Selected extract:
Direct potable reuse (DPR) uses advanced water purification technologies to recycle wastewater and return potable water — water that is safe for drinking and food preparation — to the distribution system. The use of DPR dates back to the 1950s when the City of Chanute, Kansas adopted the technology to provide emergency water supplies during its six-year drought. More recently, Wichita Falls, Texas used DPR as an emergency measure for about 12 months in 2014/2015 to combat an extended drought.
In Other News
- A climate prediction update indicates that La Niña may not emerge this winter. According to the National Oceanic and Atmospheric Administration’s Climate Prediction Center, the probability of climate-neutral conditions (i.e., conditions near the long-term average) are now predicted at 55% to 60%. This suggests that the chance of La Niña occurring is 40% to 45%.
- California Governor Jerry Brown signed another drought bill (SB184) into law, prohibiting excessive water use during a drought emergency. Violators may face a fine of up to $500 for every unit (748 gallons) of water excessively used. SB184 also requires urban water suppliers to identify and restrict excessive use through one of two methods: the adoption of an excessive water use ordinance or the establishment of a rate structure that includes tiers, water budgets, and penalties or surcharges for excessive water use.

Work item: According to the water news excerpt, what penalty can violators of SB184 face? The listing comes from a source other than the water news excerpt.

Given material:
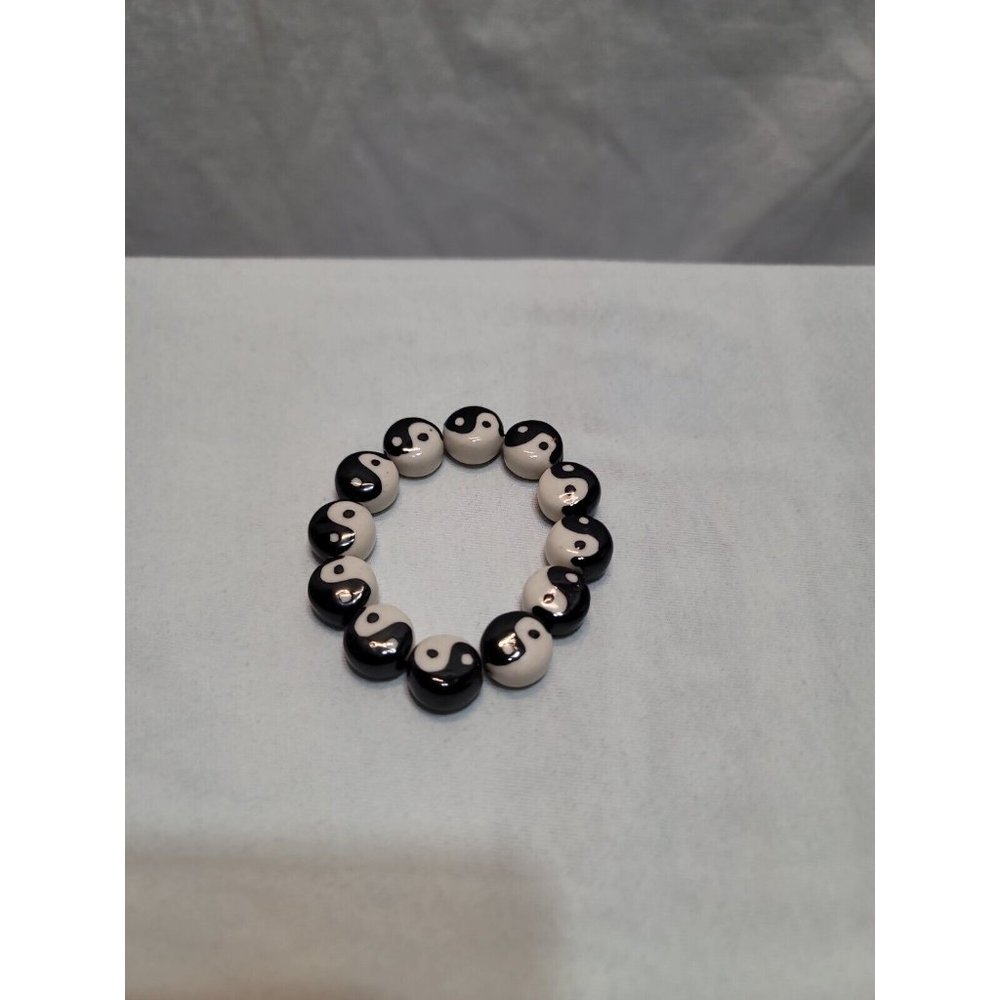 Glass Bead Black White Ying Yang Fashion Bracelet Handmade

Solution to the exercise: A fine of up to $500 for every unit (748 gallons) of water excessively used.